● Complete the following
1: In the tribute to Nick Tredennick, which Motorola microprocessor did he help develop?
2: Carry on the tribute to Nick Tredennick, picking up right after its last sentence.

>> start Passage given

I recently got the news that my friend Nick Tredennick had passed away in an accident on his property in the hills above Los Gatos, California. I’ve known Nick for nearly a quarter of a century, and he was one of those people who were larger than life. Nick was always upbeat and full of life. So with that in mind, I would like to use this platform to celebrate his life.

You may well know Nick. He was a fixture at Microprocessor Forums for many years in the 1990s and 2000s. He gave many presentations at those forums, all of them funny. Nick gave outrageous awards at the Microprocessor Forums and always brought down the house. As David Emerson, founder of Greendale Ventures wrote in an email, “He was like a burst of technicolor in a gray world.” Yes, that was Nick. The tag line on Nick’s LinkedIn page reads, “Still looking for that occupation for which I’m a natural.” Funny, Nick was a natural in every occupation he tried.

Before he became an industry luminary, Nick was an engineer’s engineer. Nick got his BSEE and MSEE at Texas Tech and then picked up a PhD at the University of Texas in Austin in 1976. That put him in exactly the right place at exactly the right time to help develop Motorola Semiconductor’s 68000 microprocessor, which was the most elegant 16/32-bit microprocessor to emerge from the 1970s in my opinion. Nick worked on the 68000’s logic design and microcode, so his mind was deeply into the guts of that machine.

>> end Passage given
>> start Data listing

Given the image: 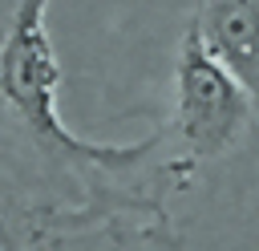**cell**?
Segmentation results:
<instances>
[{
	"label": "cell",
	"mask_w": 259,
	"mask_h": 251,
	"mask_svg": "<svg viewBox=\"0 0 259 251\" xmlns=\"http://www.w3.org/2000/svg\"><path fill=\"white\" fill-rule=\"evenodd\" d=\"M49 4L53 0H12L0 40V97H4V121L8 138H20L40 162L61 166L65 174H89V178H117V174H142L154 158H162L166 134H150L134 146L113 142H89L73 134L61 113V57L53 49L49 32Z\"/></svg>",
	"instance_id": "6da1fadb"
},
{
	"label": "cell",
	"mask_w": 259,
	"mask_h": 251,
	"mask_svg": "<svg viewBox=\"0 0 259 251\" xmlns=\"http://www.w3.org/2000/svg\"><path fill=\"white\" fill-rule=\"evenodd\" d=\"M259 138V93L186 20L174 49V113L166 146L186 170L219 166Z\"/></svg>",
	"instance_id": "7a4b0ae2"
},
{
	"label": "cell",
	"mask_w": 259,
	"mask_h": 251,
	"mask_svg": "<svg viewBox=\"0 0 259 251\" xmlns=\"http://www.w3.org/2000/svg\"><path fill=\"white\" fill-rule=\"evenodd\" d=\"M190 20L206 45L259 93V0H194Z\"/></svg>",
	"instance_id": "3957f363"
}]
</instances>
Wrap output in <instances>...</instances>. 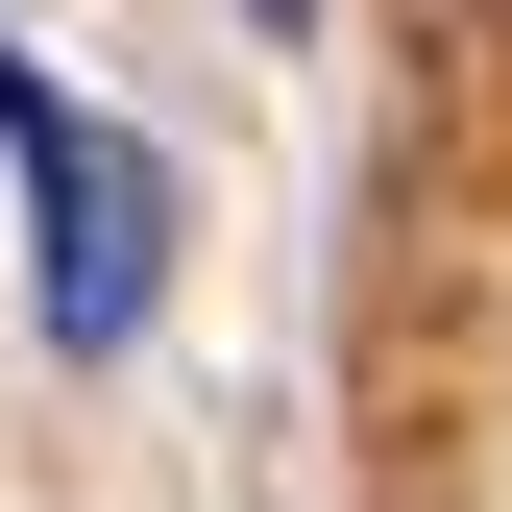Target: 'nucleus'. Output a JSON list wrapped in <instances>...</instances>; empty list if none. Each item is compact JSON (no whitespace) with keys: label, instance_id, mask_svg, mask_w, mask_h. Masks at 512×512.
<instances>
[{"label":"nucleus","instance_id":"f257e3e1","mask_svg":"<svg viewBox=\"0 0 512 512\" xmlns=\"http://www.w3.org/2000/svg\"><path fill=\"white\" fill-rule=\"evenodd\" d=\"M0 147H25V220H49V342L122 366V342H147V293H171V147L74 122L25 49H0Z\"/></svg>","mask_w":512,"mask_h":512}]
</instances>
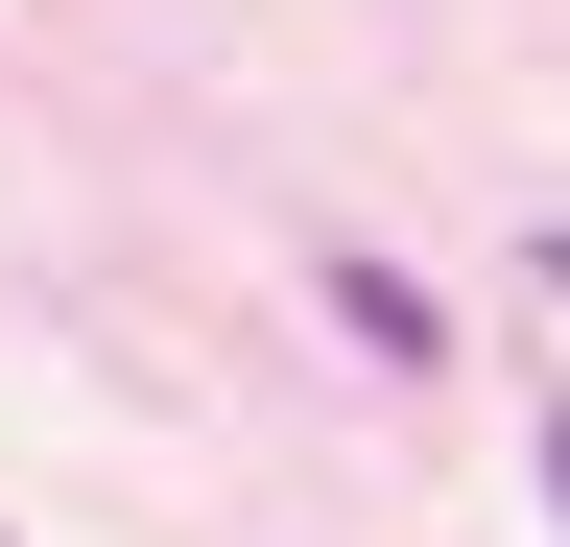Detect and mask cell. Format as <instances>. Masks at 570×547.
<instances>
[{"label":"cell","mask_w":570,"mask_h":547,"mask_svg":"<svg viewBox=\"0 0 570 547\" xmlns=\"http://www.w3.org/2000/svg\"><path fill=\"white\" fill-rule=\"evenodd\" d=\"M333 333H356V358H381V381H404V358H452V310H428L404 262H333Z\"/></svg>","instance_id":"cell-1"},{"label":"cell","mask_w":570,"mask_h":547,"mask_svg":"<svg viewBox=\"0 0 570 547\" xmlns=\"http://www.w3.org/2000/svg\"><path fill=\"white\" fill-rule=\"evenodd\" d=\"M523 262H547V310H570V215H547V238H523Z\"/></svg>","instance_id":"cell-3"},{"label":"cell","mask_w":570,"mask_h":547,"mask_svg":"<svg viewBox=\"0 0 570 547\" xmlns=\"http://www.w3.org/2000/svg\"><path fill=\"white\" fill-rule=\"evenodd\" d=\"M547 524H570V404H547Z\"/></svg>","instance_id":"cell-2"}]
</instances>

>> end Data listing

● Task-by-task answers
1: The 68000.

2:
So much so, that when IBM decided that what the company really needed was a microprocessor implementation of the IBM System/370 instruction set, Nick was the engineer who started to retool the 68000’s design and microcode to implement the IBM ISA. He moved from Motorola to IBM to finish that work. The IBM Micro/370 microprocessor eventually became a reality, but it never went into full production. During his stint at IBM, Nick took sabbatical leave to teach computer organization, chip design, and the Flowchart Method at the University of California at Berkeley. Previously, during his stint at Motorola, Nick had taught in the Electrical Engineering and Computer Science Departments at the University of Texas at Austin as an Assistant and Adjunct Professor.

Having worked on two major microprocessor projects, Nick then co-founded another microprocessor company named NexGen, an early fabless design house. NexGen’s goal was to develop microprocessors that were ISA-compatible with the Intel x86 instruction set. For many years, NexGen drew a lot of smirks and wisecracks from the industry because the company seemed always to be late. The first NexGen microprocessor design needed eight chips and still missed the market window. It never hit the market.

The company’s second-generation design, the NX586, appeared in 1994, and it was the first microprocessor to compete with the original Intel Pentium processor. However, the NX586 was not pin-compatible with the Pentium, so NexGen had to offer its own motherboards in addition to the microprocessor. I have one of those boards, purchased before I ever met Nick. Creating a support ecosystem around its own microprocessor and motherboard proved to be quite a struggle for a little company like NexGen.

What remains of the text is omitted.